■ **TEXTE D'ÉTUDE**:
----

C'est pour étudier ce problème et notamment celui de l'intégration d'un logiciel de géométrie dynamique - Cabri-géomètre - dans l'enseignement des mathématiques à l'école primaire que nous avons travaillé depuis deux ans avec des classes de CM2 (élèves de 10 ans) où nous avons mis en place un projet de recherche autour des questions suivantes :
- quelles sont les conditions et les contraintes qui permettent d'intégrer le logiciel Cabri dans les classes de manière à concilier la tradition et l'innovation ?
- quels sont les changements dans les apprentissages géométriques des élèves ?
- quels sont les changements dans les pratiques des enseignants ?
Ici nous allons nous intéresser plus particulièrement au problème de la gestion temporelle dans cette intégration. D'abord nous presénterons le cadre et la problématique de la recherche, ensuite quelques résultats du travail déjà effectué et finalement nous poserons un certain nombre d'hypothèses en ce qui concerne la gestion temporelle.

----

■ **EXTRAIT DE DONNÉES**:
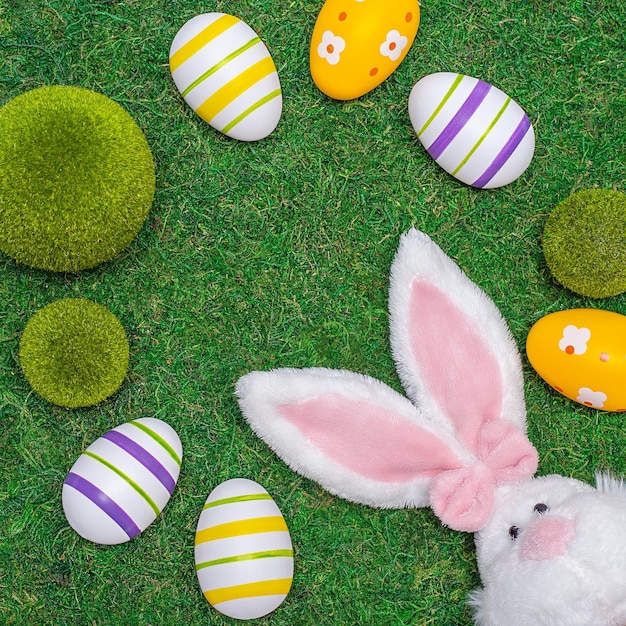 Easter composition on a green natural background eggs and a rabbit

----

■ **TRAVAIL À FAIRE**:
**a.** Répondez brièvement à ces questions d'après le texte :
(i) Quel âge ont les élèves des classes de CM2 concernées ?
(ii) Depuis combien de temps le travail avec ces classes est-il mené ?
(iii) Sur quel problème le texte se propose-t-il de s'intéresser plus particulièrement ?
**b.** Recopiez fidèlement le passage du texte allant de « - quels sont les changements dans les apprentissages » jusqu'à « la gestion temporelle. ».
Ces données n'ont aucun rapport avec le texte.

■ **RÉPONSES FOURNIES**:
**a.**
(i) Ils ont 10 ans.
(ii) Depuis deux ans.
(iii) Le problème de la gestion temporelle dans l'intégration du logiciel Cabri.

**b.**
- quels sont les changements dans les apprentissages géométriques des élèves ?
- quels sont les changements dans les pratiques des enseignants ?
Ici nous allons nous intéresser plus particulièrement au problème de la gestion temporelle dans cette intégration. D'abord nous presénterons le cadre et la problématique de la recherche, ensuite quelques résultats du travail déjà effectué et finalement nous poserons un certain nombre d'hypothèses en ce qui concerne la gestion temporelle.